If I Was Your Girl

book-review-2

I recently participated in the Dumbledore’s Army Readathon in which I planned on reading several #ownvoices titles. Unfortunately, I wasn’t able to secure those books from the library in time. Still, I wanted to read them so when I got the change to pick them up at the library I took it!

if-i-was-your-girl

I’ve been hearing a lot about If I Was Your Girl – on twitter, on Goodreads, and from other book bloggers. It’s the story of a trans teen girl, written by a trans woman.

Amanda Hardy moves to a new town, to live with her dad. She wants the chance to live as herself in a community that doesn’t know of her past. She wants to live a life without fear or prejudice.

Like all teenage girls, Amanda finds new friends at her new school. She also meets Grant, a handsome boy who makes her heart flutter. But Amanda also struggles with her desire for them to know about her past. She wants them to know her and to accept her, but she fears their true reactions.

This fear was an undercurrent throughout the whole novel.
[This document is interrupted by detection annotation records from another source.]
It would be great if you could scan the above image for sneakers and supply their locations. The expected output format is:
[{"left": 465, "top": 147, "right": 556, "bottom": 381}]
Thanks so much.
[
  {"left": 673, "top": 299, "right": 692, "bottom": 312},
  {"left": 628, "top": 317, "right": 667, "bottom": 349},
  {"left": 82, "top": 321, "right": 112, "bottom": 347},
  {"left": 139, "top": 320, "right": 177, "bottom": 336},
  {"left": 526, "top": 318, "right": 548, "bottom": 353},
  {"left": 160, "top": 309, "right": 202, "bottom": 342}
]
I don’t generally read contemporary fiction, YA or not, but I really enjoyed this book. Despite Amanda’s fears, she’s a normal teenager. The novel is generally lighthearted, with flashbacks and tense moments of fear or sadness that really bring the story to life.

It was wonderful to read a story about trans lives that doesn’t encompass only tragedy, and the author herself addresses that very fact in her note at the end of the novel.

I thought that Amanda was a very likeable character, and I enjoyed the progression of her relationship with her father. I also really liked the side characters – Amanda’s friends were an interesting group. I liked Bee’s brash refusal to be anything but herself, and her unexpected endgame in the book. I also really liked Anna and her struggle with her faith and her very strict parents.

Amanda’s relationship with Grant was the essential teenage puppy love, and it was sweet to read about. Grant’s background and the secrets he was keeping really helped flesh him out as a character.

All in all, I think this is a book that anyone can read and enjoy. If you’re looking for a book with a trans character whose life is perhaps slightly easier and happier than I would expect (especially in the South), then this is the one for you. If you’re looking to understand a little more about how being trans affects your life, this is also the book for you – though perhaps taken with a grain of salt. (The author’s note at the back is certainly a necessary read.)